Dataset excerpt
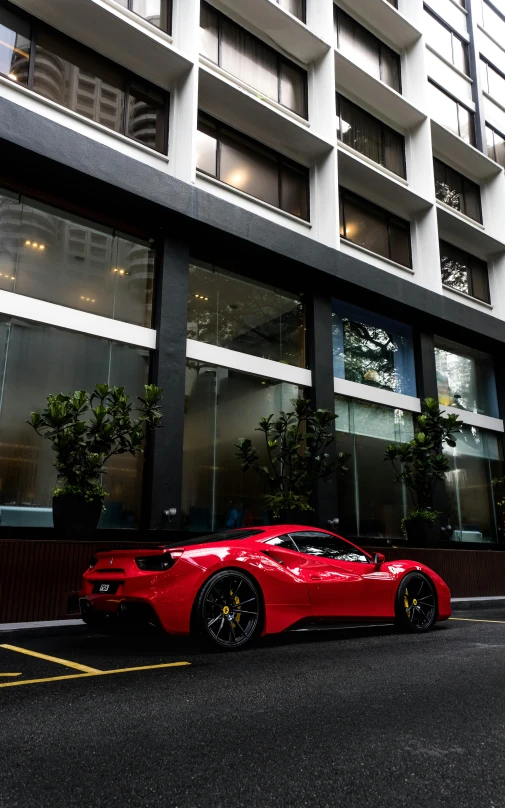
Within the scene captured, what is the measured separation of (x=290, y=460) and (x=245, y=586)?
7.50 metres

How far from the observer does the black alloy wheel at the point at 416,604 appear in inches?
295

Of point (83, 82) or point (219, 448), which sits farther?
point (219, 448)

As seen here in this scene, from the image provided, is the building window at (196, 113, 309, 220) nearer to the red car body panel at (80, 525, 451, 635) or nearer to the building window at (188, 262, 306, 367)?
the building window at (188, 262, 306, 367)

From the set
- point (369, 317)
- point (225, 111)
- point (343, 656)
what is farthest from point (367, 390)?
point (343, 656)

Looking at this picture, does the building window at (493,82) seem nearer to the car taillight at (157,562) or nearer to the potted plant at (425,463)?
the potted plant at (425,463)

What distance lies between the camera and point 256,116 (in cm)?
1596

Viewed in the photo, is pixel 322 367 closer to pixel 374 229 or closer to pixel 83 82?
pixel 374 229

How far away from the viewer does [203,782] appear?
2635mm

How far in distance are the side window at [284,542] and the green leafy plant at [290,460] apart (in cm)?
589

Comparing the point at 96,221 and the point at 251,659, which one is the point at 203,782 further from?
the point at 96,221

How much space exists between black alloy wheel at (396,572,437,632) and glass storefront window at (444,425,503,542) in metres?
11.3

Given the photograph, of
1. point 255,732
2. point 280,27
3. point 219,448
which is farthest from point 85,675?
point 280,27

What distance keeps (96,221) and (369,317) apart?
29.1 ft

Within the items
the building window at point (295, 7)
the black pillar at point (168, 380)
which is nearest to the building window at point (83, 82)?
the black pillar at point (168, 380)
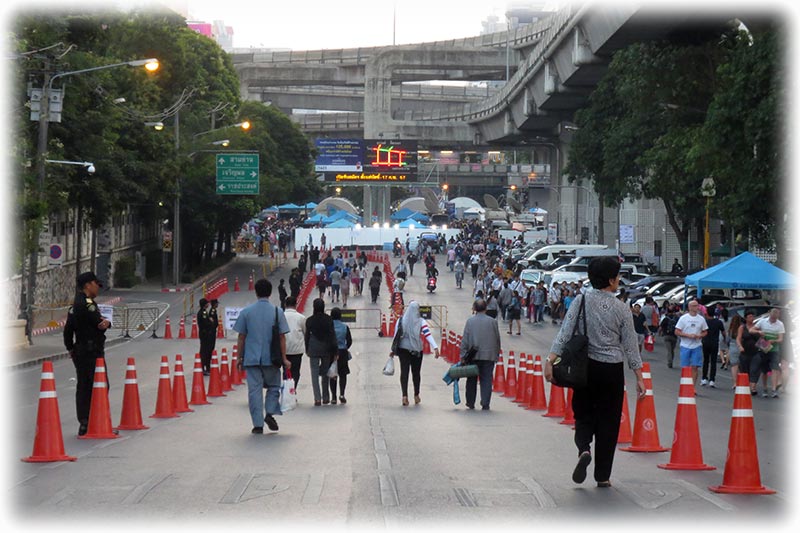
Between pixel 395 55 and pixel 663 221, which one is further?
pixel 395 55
---
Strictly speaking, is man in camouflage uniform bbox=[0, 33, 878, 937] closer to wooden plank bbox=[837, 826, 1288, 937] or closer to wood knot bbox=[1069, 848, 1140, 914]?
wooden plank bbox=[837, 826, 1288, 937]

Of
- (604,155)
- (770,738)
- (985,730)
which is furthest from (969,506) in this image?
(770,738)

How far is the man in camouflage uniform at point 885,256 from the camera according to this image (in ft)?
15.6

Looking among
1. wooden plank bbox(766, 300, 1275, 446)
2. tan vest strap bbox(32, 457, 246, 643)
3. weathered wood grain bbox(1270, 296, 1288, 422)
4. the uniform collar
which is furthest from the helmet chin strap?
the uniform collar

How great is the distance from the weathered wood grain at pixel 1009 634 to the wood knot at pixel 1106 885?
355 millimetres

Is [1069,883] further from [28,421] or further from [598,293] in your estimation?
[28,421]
--
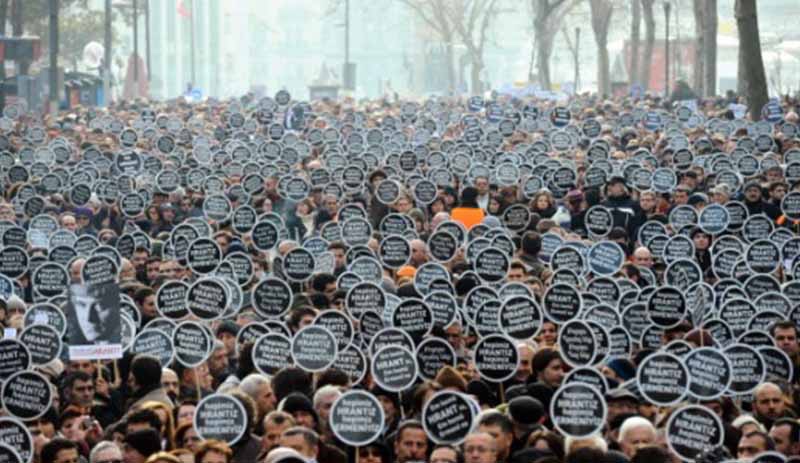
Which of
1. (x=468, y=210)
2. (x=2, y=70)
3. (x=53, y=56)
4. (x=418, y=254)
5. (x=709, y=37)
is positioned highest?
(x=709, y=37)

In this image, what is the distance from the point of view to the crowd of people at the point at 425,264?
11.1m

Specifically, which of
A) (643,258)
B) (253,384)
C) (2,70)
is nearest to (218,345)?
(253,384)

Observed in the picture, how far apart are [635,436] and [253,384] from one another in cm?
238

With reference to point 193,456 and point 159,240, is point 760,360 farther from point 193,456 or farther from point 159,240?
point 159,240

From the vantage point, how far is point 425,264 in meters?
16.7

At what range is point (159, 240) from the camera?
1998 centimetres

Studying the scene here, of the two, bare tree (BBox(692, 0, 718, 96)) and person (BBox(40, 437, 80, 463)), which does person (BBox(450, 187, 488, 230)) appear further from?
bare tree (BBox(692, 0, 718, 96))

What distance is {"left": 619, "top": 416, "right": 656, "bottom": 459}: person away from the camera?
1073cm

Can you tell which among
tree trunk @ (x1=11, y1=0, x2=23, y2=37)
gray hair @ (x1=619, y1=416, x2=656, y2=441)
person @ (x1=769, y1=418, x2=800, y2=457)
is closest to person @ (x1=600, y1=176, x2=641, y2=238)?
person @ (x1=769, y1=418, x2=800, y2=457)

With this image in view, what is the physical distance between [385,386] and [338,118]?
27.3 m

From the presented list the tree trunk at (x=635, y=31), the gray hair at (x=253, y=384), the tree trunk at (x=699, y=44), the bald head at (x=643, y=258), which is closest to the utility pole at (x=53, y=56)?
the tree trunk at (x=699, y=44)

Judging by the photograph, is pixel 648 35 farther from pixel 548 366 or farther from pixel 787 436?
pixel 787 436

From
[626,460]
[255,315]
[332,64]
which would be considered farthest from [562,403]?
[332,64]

EXERCISE DESCRIPTION:
Gather every line of the records above that contains the string "closest". Treat uppercase and lowercase as different.

ANSWER TO THIS PROBLEM:
is closest to person @ (x1=600, y1=176, x2=641, y2=238)?
From the presented list the tree trunk at (x=635, y=31), the gray hair at (x=253, y=384), the tree trunk at (x=699, y=44), the bald head at (x=643, y=258), which is closest to the utility pole at (x=53, y=56)?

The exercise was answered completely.